We are talking about drivers for devices from the last century which nobody even uses anymore. This isn't "shining light" on important pre-existing issues that have been ignored for too long or something, it isn't helping.
The only problem here, if any, is the false sense of confidence given by LLMs to people who have no business touching kernel code.
If you only need 100 Mbps the 3Com 3c905 series of PCI Ethernet cards are still some of the most reliable hardware you can put into your industrial PC that still has PCI slots. ISDN and ax25 are still really useful if you have low-bandwidth but low-latency needs like sensor data.
Now those are niche use cases, but they do exist. However, what’s wrong with removing insecure code for these niche cases? Either someone will step up to actually maintain it, or newer versions of the kernel will be leaner and have less historical cruft.

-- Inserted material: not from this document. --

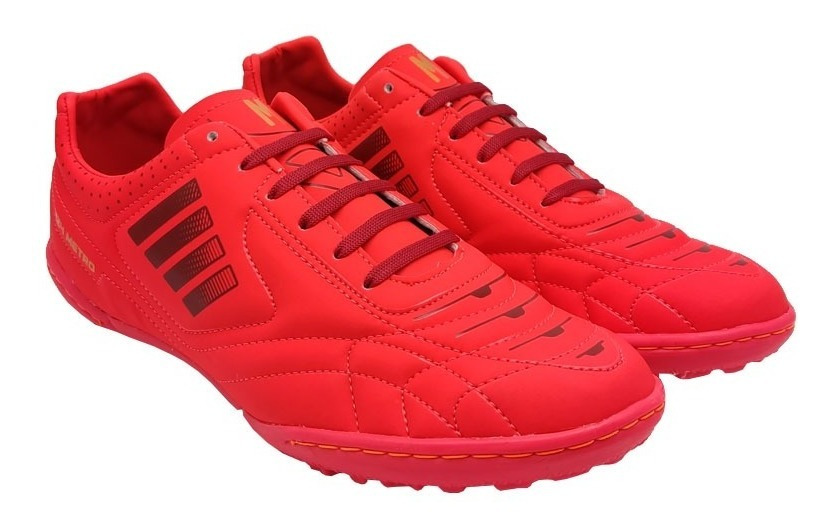 Tenis Metro Tacos Futbol Rápido Hombre Fut Siete 428 Evag /v - Image 19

You don’t see any issue with insecure drivers for obsolete hardware, exactly the kind of thing that is most prevalent in an industrial control type applications?
Stuxnet should have been a wakeup call to everyone: the boring, obsolete, “safe because nobody browses TikTok on it” hardware is exactly the highest risk.
If the LLMs run by these people are turning up real bugs then their confidence in touching kernel code seems pretty earned, imo.
If they are drivers for devices from the last century which nobody even uses anymore why keep them in the kernel when they, as shown by LLMs, are potential sources of security vulnerabilities? Seems more logical to take the action being taken and remove them.